Gegen Ende des Gesprächs schreibt Christoph Ransmayr in zwei Bücher Widmungen für mich, mit Kugelschreiber; und erzählt, dass er für seine Notizen nur Bleistifte verwendet. Der Bleistift sei klein, reisefreudig, unverwüstlich; mit Bleistift Geschriebenes überdauere, von mutwilligem Ausradieren abgesehen, die Zeiten.
Bleistiftschreiben ist kein Zufall; es trägt die Möglichkeit des Festhaltens und Verschwindenlassens prototypisch und ambivalent in sich, der Schriftsteller nützt sie radikal: Das mit Bleistift Festgehaltene lässt er am Ende - verschwinden.
Nach Hause zurückgekehrt, höre ich die Minidiskette ab. Stille. Achtzig Minuten Unterwasserstille.
Festhalten und verschwinden lassen, ist das etwa ansteckend? Oder hat Christoph Ransmayr seinen Zaubertrick**** angewendet, den er immer auf Reisen mitnimmt, demnächst in den Südpazifik?
Ein Text entsteht, indem das, woraus er entsteht, verschwindet. Etwas verschwindet, damit sich etwas Neues, von Grund auf anderes entwickeln kann. Das Vorläufige - ist nicht für die Ewigkeit bestimmt.

 


* Geb. 1954, aufgewachsen in Roitham bei Gmunden, studierte Philosophie und Ethnologie und lebt in Wien, wenn er sich nicht gerade auf einer seiner ausgedehnten Reisen befindet, die ihn in die entlegensten Gebiete der Welt führen. Seine Romane: Die Schrecken des Eises und der Finsternis, Die letzte Welt, Morbus Kitahara, Der fliegende Berg. In der Weißen Reihe sind außerdem bisher acht Prosaarbeiten zu verschiedenen Spielformen des Erzählens erschienen, u.a. Geständnisse eines Touristen und Damen & Herren unter Wasser. Seine Bücher wurden in in mehr als dreißig Sprachen übersetzt und vielfach mit literarischen Preisen ausgezeichnet.

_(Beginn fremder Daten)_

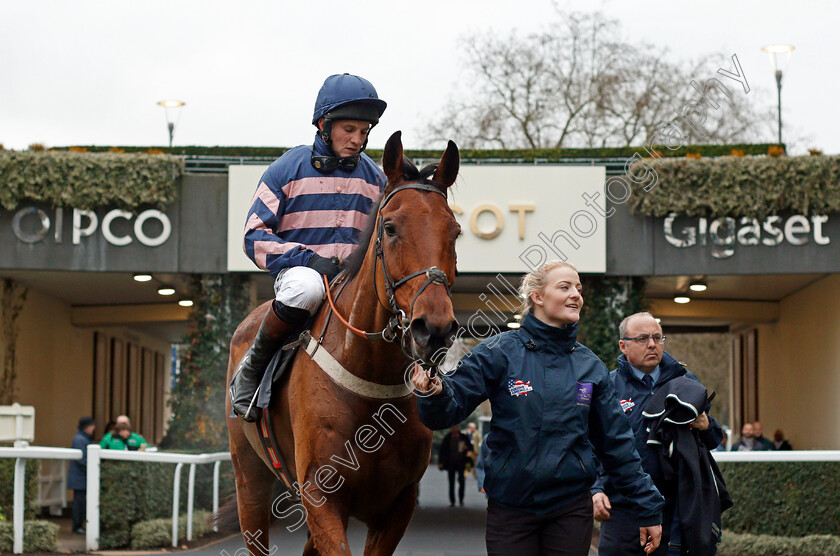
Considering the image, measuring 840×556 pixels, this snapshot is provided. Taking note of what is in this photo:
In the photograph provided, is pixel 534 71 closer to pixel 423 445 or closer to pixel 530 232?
pixel 530 232

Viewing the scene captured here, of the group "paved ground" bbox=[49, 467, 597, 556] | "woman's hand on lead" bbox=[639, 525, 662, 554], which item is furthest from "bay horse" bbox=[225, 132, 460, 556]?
A: "paved ground" bbox=[49, 467, 597, 556]

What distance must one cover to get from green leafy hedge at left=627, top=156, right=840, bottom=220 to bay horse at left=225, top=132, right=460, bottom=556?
9.04 metres

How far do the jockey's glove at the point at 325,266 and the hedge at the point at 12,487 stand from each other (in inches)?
253

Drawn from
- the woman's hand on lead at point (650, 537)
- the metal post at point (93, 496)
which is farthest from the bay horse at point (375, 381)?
the metal post at point (93, 496)

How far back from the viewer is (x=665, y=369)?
15.9 feet

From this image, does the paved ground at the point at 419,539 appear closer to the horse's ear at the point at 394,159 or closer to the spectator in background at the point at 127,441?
the spectator in background at the point at 127,441

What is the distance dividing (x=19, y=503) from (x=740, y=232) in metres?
8.57

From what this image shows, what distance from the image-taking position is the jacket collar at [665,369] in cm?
481

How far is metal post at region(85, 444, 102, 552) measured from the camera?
378 inches

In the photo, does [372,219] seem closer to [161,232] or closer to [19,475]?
[19,475]

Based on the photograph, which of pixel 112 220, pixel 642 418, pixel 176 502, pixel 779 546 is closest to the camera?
pixel 642 418

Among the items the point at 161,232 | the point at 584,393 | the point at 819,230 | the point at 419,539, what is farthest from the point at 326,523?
the point at 819,230

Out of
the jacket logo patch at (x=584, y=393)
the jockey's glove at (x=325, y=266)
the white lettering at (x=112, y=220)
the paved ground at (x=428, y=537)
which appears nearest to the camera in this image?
the jacket logo patch at (x=584, y=393)

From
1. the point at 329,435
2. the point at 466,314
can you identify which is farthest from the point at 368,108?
the point at 466,314
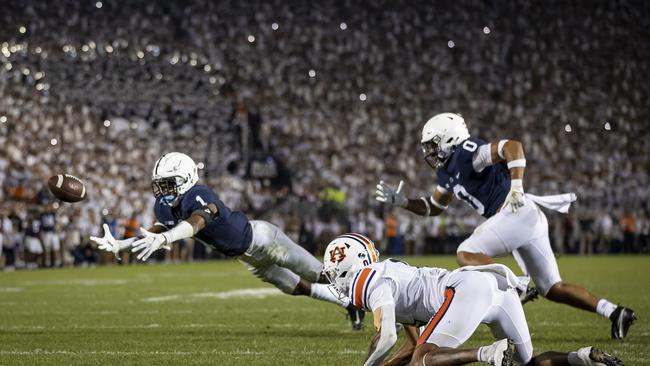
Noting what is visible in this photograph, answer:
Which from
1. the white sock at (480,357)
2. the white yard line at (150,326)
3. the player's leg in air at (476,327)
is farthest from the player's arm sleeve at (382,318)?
the white yard line at (150,326)

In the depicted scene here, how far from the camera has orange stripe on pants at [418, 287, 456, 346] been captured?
14.6ft

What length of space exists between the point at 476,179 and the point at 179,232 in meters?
2.12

** Christoph Ransmayr: Damen & Herren unter Wasser. Eine Bildgeschichte nach 7 Farbtafeln von Manfred Wakolbinger
*** Email (© Christoph Ransmayr)
**** Die Erklärung ist banal. Ich hatte das Mikro zu Hause in irgendeinen Ausgang auf dem Gerät gesteckt und nicht mehr kontrolliert – es war der falsche.